(Source records)
-- BEGIN --
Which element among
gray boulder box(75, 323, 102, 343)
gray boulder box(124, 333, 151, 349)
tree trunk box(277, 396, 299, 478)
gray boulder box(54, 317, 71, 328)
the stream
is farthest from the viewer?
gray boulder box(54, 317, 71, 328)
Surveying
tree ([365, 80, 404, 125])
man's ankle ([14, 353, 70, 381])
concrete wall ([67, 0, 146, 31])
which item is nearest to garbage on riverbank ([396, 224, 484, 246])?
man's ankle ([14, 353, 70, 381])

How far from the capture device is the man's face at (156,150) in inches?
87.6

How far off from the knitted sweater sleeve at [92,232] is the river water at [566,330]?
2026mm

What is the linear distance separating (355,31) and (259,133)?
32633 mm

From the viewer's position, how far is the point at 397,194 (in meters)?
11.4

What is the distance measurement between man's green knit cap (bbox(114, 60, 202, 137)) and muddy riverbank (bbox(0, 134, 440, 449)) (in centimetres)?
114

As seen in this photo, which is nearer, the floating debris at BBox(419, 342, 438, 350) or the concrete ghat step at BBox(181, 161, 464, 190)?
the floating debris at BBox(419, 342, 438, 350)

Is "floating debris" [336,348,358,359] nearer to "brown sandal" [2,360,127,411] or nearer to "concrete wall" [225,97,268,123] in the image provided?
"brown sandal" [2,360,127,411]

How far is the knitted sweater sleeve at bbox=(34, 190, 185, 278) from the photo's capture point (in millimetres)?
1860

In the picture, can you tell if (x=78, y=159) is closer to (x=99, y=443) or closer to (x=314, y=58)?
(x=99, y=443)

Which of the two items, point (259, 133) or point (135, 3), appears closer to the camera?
-- END --
_What to do_
Recopy the entries above exactly, with every line included.

_Result below_
Which element among
gray boulder box(75, 323, 102, 343)
gray boulder box(124, 333, 151, 349)
tree trunk box(277, 396, 299, 478)
gray boulder box(54, 317, 71, 328)
the stream
is farthest from the viewer?
gray boulder box(54, 317, 71, 328)
Surveying
tree ([365, 80, 404, 125])
man's ankle ([14, 353, 70, 381])
concrete wall ([67, 0, 146, 31])
which item is nearest to garbage on riverbank ([396, 224, 484, 246])?
man's ankle ([14, 353, 70, 381])

How far from the capture device is the man's face at (156,150) in inches?
87.6

How far off from the knitted sweater sleeve at [92,232] is the river water at [566,330]?
2026mm

What is the linear distance separating (355,31) and (259,133)?
32633 mm

From the viewer's position, how far is the point at 397,194 (in meters)?
11.4

What is the distance measurement between man's green knit cap (bbox(114, 60, 202, 137)) and muddy riverbank (bbox(0, 134, 440, 449)) (in centimetres)?
114

As seen in this photo, which is nearer, the floating debris at BBox(419, 342, 438, 350) or the concrete ghat step at BBox(181, 161, 464, 190)?
the floating debris at BBox(419, 342, 438, 350)

Is "floating debris" [336,348,358,359] nearer to "brown sandal" [2,360,127,411] or nearer to "concrete wall" [225,97,268,123] in the image provided?
"brown sandal" [2,360,127,411]

How far is the knitted sweater sleeve at bbox=(34, 190, 185, 278) from the photo's capture point (in millimetres)?
1860

In the picture, can you tell if (x=78, y=159) is closer to (x=99, y=443) or closer to (x=314, y=58)?
(x=99, y=443)

Which of the two items, point (259, 133) or point (135, 3), appears closer to the camera?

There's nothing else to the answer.